2021-12-01 00:08:59 +08:00
2021-11-30 21:55:58 +08:00
2021-11-30 21:57:13 +08:00
2021-11-28 13:59:28 +08:00
2021-11-30 23:59:44 +08:00
2021-12-01 00:08:59 +08:00

Bertalign

Word Embedding-Based Bilingual Sentence Aligner

Bertalign is designed to facilitate the construction of bilingual parallel corpora, which have a wide range of applications in translation-related research such as corpus-based translation studies, contrastive linguistics, computer-assisted translation, translator education and machine translation.

Bertalign uses the LaBSE multilingual BERT model (supporting 109 languages) provided by sentence-transformers to represent source and target sentences so that semantically similar sentences in different languages can be mapped onto similar vector spaces. According to our experiments, Bertalign achieves more accurate results than the traditional length-, dictionary-, or MT-based alignment methods such as Galechurch, Hunalign and Bleualign. It also performs better than Vecalign on MAC, a manually aligned parallel corpus of Chinese-English literary texts.

Installation

Bertalign is developed using Python and tested on Windows 10 and Linux systems. The following packages need to be installed before running Bertalign:

pip install numba
pip install faiss-cpu
pip install faiss-gpu
pip install sentence-transformers

Please note that embedding sentences on GPU-enabled machines is much faster than those with CPU only. The following experiments are conducted using Google Colab which provides free GPU service.

Evaluation Corpora

Bertalign is language-agnostic thanks to the cross-language embedding model sentence-transformers.
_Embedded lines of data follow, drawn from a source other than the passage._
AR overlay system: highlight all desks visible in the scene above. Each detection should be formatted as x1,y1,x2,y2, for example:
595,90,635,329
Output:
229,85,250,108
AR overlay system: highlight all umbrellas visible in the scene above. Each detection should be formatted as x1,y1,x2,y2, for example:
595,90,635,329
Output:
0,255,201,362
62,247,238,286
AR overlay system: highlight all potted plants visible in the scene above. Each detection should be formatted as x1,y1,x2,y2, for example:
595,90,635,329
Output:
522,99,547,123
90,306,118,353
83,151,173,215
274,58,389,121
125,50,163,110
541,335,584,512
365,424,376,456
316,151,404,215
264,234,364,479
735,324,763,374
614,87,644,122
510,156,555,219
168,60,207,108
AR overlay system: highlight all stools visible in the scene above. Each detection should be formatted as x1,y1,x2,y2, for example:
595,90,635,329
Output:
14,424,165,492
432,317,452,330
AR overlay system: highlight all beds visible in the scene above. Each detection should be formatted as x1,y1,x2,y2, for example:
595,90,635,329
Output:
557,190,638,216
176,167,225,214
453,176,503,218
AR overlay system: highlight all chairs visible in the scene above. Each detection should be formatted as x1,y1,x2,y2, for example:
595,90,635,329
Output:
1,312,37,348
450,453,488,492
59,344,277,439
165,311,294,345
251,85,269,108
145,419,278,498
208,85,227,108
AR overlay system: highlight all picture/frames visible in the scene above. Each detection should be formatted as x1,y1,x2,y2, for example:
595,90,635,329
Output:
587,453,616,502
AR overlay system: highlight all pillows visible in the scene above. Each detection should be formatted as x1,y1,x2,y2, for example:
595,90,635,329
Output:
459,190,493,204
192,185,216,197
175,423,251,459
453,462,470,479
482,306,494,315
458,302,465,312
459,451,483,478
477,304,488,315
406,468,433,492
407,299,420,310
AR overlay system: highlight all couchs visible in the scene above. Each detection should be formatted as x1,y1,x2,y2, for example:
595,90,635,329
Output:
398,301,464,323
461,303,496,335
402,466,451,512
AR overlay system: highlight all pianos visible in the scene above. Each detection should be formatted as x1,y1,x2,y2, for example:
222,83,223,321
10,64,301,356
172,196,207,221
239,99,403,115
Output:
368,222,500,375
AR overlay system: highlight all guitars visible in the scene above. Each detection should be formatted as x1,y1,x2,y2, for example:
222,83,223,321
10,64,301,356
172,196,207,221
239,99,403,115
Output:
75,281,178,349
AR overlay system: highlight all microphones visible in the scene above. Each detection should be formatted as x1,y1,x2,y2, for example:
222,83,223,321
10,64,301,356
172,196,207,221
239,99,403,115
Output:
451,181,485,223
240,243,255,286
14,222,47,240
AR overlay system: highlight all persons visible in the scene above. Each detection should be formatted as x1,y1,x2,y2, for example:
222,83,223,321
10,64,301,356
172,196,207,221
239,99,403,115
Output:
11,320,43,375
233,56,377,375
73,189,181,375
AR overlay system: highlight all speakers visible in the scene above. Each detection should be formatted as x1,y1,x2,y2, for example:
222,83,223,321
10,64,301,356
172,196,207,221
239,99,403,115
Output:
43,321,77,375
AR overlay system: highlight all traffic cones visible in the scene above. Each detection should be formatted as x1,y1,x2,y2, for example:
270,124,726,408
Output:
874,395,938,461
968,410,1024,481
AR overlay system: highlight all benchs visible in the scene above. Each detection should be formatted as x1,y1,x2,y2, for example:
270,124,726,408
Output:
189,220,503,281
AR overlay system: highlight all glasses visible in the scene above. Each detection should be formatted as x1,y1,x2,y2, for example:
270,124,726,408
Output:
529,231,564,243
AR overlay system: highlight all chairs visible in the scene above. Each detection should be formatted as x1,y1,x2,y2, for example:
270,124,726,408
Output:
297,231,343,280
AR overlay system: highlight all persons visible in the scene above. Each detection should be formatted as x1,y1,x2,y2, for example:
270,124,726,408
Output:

For now, we only use the following two Chinese-English corpora to evaluate the performance of Bertalign. Dataset with other language pairs are to be added later.

MAC-Dev

MAC-Dev is the development set selected from the MAC corpus, a manually aligned corpus of Chinese-English literary texts. The sampling scheme for MAC-Dev can be found at meta_data.tsv. MAC-Dev contains 1,469 Chinese and 1,957 English sentences.

There are 4 subdirectories in MAC-Dev:

The zh and en directories contain the sentence-split and tokenized source texts, target texts and the machine translations of source texts. Hunalign requires tokenized source and target sentences for dictionary search of corresponding bilingual lexicons. Bleualign uses MT translations of source texts to compute the Bleu similarity score between source and target sentences.

We use Moses sentence splitter and Stanford CoreNLP to split and tokenize English sentences, while pyltp and jieba are used to split and tokenize Chinese sentences. The MT of source texts are generated by Google Translate.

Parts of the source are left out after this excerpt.